**Задание 1**
С какого века, согласно тексту об онтологии Николая Кузанского, существом науки Нового времени становится перенос онтологического акцента с божественного Неба на человеческую Землю?

**Документ**
________

Таким образом, существом онтологии Николая Кузанского оказывается получивший математическое оформление принцип доминирования измеряющей имманентной формы-единицы над измеряемым трансцендентным содержанием-объектом. И его знаменитый принцип «совпадения противоположностей» – это всё тот же закон тождества «A есть A», математической редакцией которого становится совпадение единицы измерения с самой собой «1 = 1». А отсюда было рукой подать до антропоцентричного тождества «Я есть Я». И уже следом Пико дела Мирандола (1463-1494), формулируя принцип антропоцентризма, прямо подходит к статусу субъекта, противопоставляемого миру как объекту.
С XV века под эгидой антропоцентризма существом науки Нового времени становится перенос онтологического акцента с божественного Неба на человеческую Землю. Вся новоевропейская наука – это глобальное предприятие по греховному опрокидыванию Небес и низвержению всех смыслов на Землю. При этом вопреки  обличительному определению апостолом Павлом греха в том, что «силой» этого «жала смерти» оказывается «закон», новоевропейские теоретики, словно, нарочито избирают это определение как руководство к действию.

________

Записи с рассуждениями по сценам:
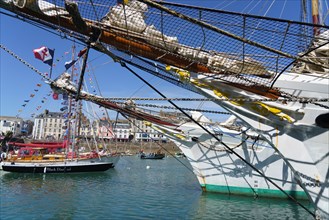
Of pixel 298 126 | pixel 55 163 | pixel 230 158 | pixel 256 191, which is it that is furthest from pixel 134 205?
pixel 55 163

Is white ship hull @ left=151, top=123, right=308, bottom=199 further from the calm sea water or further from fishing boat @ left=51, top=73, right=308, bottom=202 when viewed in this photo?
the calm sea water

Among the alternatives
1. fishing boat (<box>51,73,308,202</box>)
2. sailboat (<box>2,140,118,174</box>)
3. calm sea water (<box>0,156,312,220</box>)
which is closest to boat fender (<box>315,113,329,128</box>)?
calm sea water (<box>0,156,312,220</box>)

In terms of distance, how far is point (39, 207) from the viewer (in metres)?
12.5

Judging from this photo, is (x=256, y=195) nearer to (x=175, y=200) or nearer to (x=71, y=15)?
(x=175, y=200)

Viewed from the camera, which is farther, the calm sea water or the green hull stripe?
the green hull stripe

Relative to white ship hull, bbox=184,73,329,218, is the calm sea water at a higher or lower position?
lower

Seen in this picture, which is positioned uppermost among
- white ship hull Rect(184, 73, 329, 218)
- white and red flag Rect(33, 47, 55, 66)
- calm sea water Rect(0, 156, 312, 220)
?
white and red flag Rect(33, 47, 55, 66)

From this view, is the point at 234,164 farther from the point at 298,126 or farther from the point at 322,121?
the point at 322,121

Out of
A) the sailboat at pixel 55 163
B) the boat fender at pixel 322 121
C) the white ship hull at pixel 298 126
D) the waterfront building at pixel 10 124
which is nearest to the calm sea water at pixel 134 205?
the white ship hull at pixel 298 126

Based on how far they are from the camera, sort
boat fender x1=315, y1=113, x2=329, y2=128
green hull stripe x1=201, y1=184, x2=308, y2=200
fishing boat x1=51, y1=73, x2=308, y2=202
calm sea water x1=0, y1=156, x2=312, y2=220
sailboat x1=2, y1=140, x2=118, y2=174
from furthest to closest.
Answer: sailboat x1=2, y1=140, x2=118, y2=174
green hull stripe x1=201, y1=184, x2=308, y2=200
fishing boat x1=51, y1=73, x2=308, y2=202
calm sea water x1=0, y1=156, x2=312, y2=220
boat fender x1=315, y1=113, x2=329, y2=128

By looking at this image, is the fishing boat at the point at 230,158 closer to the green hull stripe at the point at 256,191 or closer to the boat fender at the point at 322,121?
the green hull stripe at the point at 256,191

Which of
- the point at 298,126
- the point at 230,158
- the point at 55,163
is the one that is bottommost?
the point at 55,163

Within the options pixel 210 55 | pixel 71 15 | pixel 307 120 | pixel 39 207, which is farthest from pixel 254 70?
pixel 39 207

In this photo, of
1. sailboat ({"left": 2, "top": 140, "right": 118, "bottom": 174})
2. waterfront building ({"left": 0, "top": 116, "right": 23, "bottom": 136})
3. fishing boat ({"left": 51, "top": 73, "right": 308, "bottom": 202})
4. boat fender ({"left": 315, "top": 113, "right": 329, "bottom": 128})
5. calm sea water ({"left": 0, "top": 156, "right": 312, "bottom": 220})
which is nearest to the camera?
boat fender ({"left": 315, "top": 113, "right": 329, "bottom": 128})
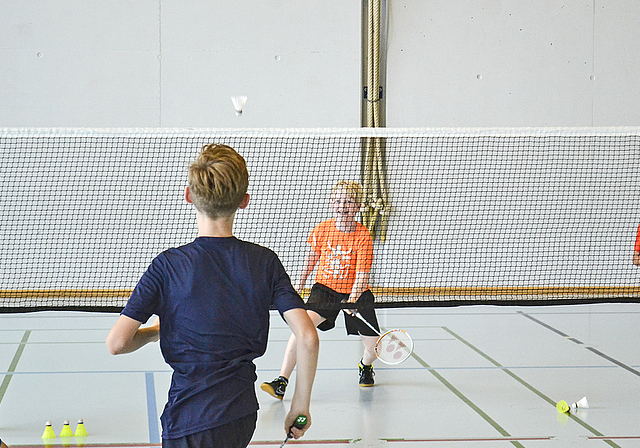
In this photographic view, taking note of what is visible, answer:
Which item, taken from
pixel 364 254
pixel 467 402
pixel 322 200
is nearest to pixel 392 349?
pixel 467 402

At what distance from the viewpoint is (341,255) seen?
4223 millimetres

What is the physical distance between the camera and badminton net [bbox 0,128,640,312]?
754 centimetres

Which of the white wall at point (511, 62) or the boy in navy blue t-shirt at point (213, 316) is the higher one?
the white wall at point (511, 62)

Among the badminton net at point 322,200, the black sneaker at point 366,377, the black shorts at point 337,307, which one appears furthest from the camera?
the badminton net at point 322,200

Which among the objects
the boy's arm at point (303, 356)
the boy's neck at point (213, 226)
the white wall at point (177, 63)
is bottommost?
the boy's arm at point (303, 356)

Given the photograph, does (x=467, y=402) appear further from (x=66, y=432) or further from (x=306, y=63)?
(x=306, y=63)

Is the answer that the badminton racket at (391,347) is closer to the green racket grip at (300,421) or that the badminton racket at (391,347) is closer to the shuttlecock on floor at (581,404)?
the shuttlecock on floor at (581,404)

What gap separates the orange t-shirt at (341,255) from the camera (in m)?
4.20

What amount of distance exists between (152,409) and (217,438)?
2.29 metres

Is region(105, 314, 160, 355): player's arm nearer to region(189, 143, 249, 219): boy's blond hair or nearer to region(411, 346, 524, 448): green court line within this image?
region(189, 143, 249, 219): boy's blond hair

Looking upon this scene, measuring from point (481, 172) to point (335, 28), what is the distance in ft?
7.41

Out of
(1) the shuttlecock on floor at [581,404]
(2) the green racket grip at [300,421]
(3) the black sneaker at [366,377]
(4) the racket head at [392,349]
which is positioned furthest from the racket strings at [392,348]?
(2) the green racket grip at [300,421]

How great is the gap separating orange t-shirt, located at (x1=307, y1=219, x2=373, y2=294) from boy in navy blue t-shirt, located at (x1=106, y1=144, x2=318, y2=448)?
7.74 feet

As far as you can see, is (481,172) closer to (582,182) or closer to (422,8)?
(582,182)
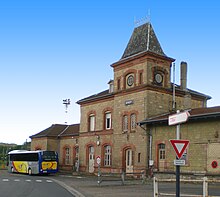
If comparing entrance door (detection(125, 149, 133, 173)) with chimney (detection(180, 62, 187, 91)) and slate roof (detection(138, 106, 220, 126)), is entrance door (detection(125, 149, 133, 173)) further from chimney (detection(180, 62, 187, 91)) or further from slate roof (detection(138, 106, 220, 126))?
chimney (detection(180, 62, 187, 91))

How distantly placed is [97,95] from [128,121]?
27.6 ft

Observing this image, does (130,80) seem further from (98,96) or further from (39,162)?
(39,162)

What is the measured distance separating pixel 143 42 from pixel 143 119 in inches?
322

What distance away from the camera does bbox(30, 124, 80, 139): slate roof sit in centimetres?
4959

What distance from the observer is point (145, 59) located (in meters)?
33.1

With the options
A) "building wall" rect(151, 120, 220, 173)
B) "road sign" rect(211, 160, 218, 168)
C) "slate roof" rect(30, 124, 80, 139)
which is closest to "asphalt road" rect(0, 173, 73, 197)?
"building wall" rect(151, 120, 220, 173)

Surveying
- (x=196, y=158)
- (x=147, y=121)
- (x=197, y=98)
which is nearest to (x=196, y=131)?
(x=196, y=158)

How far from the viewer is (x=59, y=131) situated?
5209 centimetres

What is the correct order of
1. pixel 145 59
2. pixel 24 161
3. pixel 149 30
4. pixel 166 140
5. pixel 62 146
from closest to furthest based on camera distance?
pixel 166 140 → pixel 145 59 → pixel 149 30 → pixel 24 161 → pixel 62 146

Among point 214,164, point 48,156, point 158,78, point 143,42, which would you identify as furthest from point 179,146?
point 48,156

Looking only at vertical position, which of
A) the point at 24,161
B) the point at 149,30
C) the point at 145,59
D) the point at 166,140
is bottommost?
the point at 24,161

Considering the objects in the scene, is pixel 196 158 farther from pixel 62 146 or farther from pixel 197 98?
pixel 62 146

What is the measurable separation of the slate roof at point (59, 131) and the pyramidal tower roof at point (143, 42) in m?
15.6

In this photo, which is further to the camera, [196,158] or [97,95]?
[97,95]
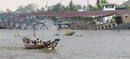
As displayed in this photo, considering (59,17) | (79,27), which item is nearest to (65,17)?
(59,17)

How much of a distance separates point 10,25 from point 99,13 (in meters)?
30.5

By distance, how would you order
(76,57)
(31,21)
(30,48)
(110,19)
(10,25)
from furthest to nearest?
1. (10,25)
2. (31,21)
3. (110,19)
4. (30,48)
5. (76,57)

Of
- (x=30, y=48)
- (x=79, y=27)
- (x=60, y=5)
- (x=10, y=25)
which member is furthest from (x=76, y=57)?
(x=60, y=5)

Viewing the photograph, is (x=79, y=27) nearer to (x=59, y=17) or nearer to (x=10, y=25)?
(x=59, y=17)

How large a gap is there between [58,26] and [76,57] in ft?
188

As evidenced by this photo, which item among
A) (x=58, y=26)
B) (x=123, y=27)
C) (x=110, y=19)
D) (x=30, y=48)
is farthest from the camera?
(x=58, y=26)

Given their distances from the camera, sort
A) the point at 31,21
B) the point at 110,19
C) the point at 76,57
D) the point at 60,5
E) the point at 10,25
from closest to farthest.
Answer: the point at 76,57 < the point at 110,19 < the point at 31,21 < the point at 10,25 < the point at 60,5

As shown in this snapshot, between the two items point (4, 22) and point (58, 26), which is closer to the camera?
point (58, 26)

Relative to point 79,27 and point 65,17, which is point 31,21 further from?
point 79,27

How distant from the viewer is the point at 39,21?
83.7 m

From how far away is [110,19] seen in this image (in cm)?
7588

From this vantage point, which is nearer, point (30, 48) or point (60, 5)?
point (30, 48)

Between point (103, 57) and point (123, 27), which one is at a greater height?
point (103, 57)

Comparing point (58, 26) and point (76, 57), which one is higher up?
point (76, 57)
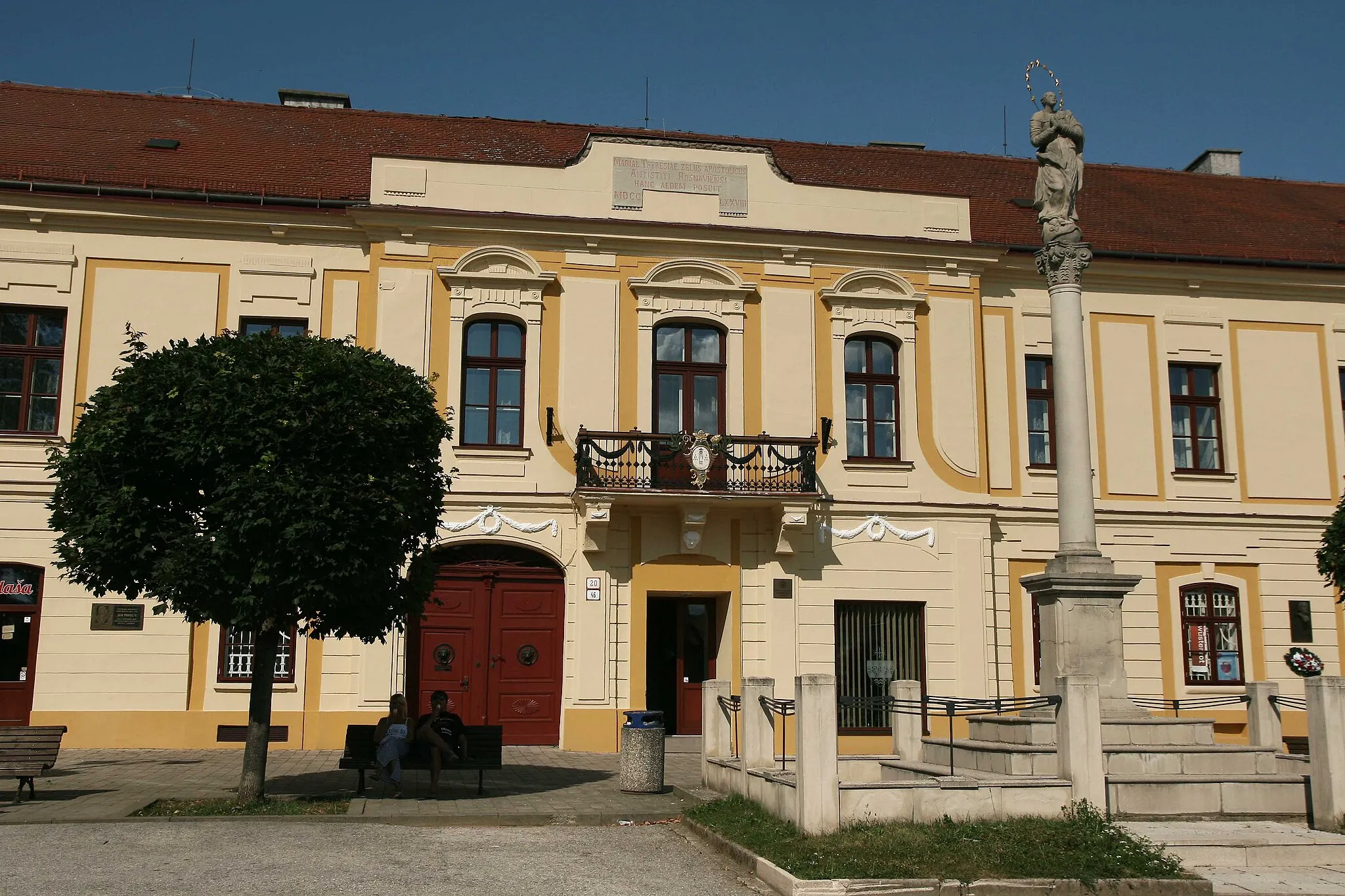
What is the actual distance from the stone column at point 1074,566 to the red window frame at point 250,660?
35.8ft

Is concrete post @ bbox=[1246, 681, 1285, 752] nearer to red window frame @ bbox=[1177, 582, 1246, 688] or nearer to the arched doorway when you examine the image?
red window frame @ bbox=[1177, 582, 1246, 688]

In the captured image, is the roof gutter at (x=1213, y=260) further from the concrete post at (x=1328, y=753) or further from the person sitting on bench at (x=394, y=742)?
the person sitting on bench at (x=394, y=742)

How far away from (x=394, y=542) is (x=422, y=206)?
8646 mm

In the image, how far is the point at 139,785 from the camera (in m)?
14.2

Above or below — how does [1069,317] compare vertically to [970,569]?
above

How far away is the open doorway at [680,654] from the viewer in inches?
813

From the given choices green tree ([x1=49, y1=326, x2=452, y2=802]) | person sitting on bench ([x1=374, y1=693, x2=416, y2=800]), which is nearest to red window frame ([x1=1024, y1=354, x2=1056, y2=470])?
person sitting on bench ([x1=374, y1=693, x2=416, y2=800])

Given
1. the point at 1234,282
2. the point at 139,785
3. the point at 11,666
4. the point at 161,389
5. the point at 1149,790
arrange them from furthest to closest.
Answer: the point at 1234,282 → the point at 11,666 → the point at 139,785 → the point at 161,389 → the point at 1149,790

________

**Задание 2**
Найдите в записях все строки, где встречается слово «when», и выпишите их целиком.

**Итоговый ответ 1**
С XV века.

**Итоговый ответ 2**
Is white ship hull @ left=151, top=123, right=308, bottom=199 further from the calm sea water or further from fishing boat @ left=51, top=73, right=308, bottom=202 when viewed in this photo?
Is concrete post @ bbox=[1246, 681, 1285, 752] nearer to red window frame @ bbox=[1177, 582, 1246, 688] or nearer to the arched doorway when you examine the image?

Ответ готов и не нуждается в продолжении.